Being on the same frequency as someone that you’re attempting to communicate with, is essential for the transmission of your thoughts and ideas; it’s also pertinent for the assembly of the other person’s thoughts and ideas. If you’re not on the same frequency, at best you’ll misconnect, at worse, you can destroy a relationship.

As my astute friend and thought leader David Dadian, CEO of #Powersolution states when referring to frequency, there’s a commonness to the words one uses when communicating with someone else. That commonness enhances the communications; that, in turn, decreases the incidents of #miscommunications. Thus, when people are on the same frequency, they’re communicating on the same level, they’re tuned to the same station, the same network. One is not at 97.5, while the other is at 107.2.

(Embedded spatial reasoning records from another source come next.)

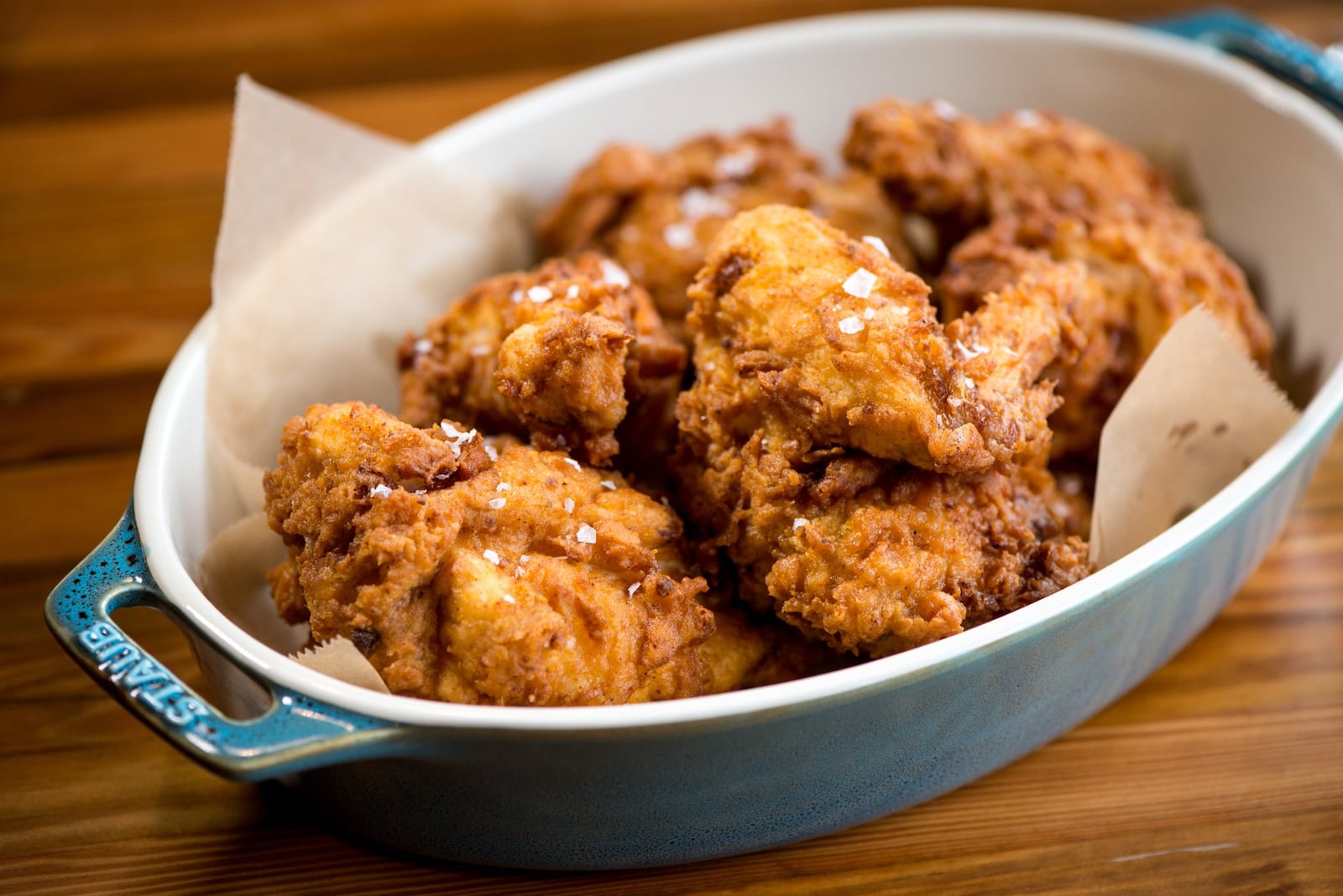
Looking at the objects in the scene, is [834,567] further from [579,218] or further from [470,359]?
[579,218]

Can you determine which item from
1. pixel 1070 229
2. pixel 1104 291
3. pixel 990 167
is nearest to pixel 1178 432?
pixel 1104 291

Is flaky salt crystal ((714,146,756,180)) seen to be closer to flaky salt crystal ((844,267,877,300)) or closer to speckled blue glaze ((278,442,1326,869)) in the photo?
flaky salt crystal ((844,267,877,300))

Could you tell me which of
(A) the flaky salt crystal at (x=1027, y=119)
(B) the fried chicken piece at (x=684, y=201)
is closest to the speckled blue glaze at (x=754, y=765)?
(B) the fried chicken piece at (x=684, y=201)

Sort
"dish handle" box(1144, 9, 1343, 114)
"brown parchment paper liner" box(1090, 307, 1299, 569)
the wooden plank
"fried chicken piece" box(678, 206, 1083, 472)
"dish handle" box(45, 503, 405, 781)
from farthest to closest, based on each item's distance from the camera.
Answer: "dish handle" box(1144, 9, 1343, 114) < the wooden plank < "brown parchment paper liner" box(1090, 307, 1299, 569) < "fried chicken piece" box(678, 206, 1083, 472) < "dish handle" box(45, 503, 405, 781)

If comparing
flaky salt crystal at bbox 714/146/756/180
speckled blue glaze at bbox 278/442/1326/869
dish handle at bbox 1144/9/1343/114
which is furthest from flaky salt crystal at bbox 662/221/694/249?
dish handle at bbox 1144/9/1343/114

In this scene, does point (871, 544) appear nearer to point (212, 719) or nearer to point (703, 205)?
point (212, 719)
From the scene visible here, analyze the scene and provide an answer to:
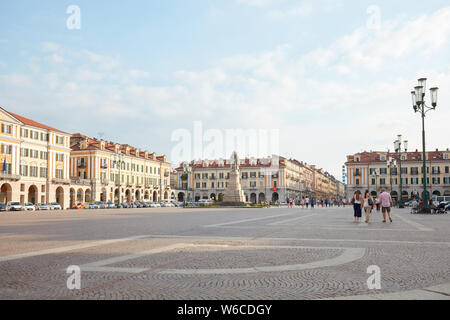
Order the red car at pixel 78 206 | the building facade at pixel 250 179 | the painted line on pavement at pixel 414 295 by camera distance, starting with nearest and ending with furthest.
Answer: the painted line on pavement at pixel 414 295, the red car at pixel 78 206, the building facade at pixel 250 179

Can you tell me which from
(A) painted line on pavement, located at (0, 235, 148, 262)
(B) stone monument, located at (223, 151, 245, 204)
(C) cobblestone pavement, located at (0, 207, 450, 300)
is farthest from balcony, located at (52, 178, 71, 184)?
(A) painted line on pavement, located at (0, 235, 148, 262)

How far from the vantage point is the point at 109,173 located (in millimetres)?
79375

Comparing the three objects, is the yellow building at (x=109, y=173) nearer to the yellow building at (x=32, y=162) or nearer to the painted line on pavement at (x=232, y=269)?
the yellow building at (x=32, y=162)

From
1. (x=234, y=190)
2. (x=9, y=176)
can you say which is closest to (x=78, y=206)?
(x=9, y=176)

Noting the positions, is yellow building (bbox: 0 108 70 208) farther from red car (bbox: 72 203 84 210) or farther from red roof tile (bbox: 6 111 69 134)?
red car (bbox: 72 203 84 210)

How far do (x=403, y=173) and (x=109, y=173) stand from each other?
227ft

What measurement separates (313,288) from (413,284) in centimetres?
136

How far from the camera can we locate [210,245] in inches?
368

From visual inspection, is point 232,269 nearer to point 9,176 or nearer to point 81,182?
point 9,176

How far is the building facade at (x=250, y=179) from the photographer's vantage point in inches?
4173

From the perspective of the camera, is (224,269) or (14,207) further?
(14,207)

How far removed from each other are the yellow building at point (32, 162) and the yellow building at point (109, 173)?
15.1ft

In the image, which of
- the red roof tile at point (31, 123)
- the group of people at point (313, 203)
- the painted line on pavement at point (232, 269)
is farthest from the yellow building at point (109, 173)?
the painted line on pavement at point (232, 269)
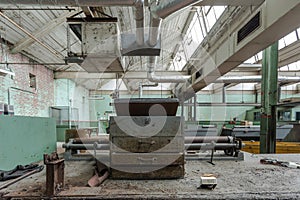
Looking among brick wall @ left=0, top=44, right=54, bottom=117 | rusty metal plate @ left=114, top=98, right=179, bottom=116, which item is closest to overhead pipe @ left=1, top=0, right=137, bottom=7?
rusty metal plate @ left=114, top=98, right=179, bottom=116

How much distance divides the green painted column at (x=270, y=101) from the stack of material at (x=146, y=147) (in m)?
2.65

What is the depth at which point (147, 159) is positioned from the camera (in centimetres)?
127

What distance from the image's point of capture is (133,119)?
134cm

One way to determine that you’re on the same frequency is by the energy level you experience. A higher energy level of experience denotes a positive flow, while a low level can be the signal of miscommunications. A low level also tends to drain people of their energy.

The next time you’re engaged in what you determine to be a serious conversation, note the level of energy present. Even if you’re discussing something of sorrow or glee, they’ll be a degree of energy that’s locked into the exchange of thoughts and ideas. As long as you can relate that energy to being on the same frequency, you’ll know, at least, that you’re really communicating with the other party. If you observe a whimsical appearance, displays of confusion, or any sign that the person with whom you’re speaking is not getting your message, that will be an indication that there’s a frequency mismatch. That should also serve as a signal to reconnect; you’ve lost your WiFi.

When it comes to frequency, the better you and your partner are attuned to the same station, the greater the chance you’ll communicate at a higher level than otherwise would be the case … and everything will be right with the world.

What does this have to do with negotiations?

In every negotiation, the outcome rest on your ability to communicate effectively with your counterpart. Some people don’t communicate as efficiently, because they allow mitigating circumstances to sideline their efforts. That can come in the form of not liking someone appearance, ethnicity, gender, etc.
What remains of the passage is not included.